→ **PROBLEM REQUIREMENTS**: According to the article about the structures in Lake George, how far is the lake from Canberra, and in which direction?

→ **SUPPLIED PASSAGE**:
The story behind these strange structures in Lake George

"It looks a bit like some sort of fish aggregating device, either that or an out-of-place picnic platform," speculates Phill Sledge of Kaleen, who on a recent sail on Lake George stumbled upon an unexpected site - a rusting platform rising out of the middle of the lake.

With water levels at the enigmatic body of water still hovering around the highest sustained levels recorded in the last 30 years, more adventurers are braving floating logs, semi-submerged fences and fickle winds to explore the 20km-long by 10km-wide lake located 50 kilometres north-east of Canberra.

"With solar lights draped over it, perhaps it's some sort of UFO-landing pad," muses kayaker John Smithers of Kambah, who almost paddled right into the rickety wooden stand midway between Geary's Gap (the Weereewa Rest Area on the Federal Highway) and Rocky Point and the eastern shore (yes, beneath Joe Hockey's much-loved wind turbines).

The mysterious platform on Lake George. Insets: Tim investigates the structure (top); the platform during use in the early 1990s. Pictures by Tim the Yowie Man, Bruce White, Dr Ian Young

The peculiar platform, its threadbare wooden surface pockmarked with gaping holes, isn't the only curious contraption mystifying kayakers and sailors. A couple of kilometres to the north of the platform is a curious metal tower that at first glance resembles an oversized tennis umpire's chair.

→ **ENTRIES SHOWN**:
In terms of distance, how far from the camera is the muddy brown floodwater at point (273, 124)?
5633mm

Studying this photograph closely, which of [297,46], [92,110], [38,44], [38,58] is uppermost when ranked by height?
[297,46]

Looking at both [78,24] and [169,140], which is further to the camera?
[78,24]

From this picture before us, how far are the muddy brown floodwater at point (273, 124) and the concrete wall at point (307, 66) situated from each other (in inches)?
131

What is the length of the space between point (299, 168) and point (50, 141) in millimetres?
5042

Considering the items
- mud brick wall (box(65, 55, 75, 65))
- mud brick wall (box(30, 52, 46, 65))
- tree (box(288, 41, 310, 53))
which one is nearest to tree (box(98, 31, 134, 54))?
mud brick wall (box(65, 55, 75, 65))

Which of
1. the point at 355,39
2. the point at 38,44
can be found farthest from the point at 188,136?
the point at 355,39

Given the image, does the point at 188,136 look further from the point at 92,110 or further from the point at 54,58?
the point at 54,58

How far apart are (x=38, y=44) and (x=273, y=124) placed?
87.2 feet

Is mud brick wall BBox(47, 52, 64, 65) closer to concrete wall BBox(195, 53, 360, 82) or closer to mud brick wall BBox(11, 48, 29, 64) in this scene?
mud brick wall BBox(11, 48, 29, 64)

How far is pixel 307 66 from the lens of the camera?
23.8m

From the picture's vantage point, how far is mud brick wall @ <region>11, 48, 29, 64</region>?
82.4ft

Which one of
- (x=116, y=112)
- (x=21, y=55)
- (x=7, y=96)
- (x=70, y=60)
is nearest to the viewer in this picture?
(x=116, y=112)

→ **TASK ANSWER**: 50 kilometers north-east of Canberra.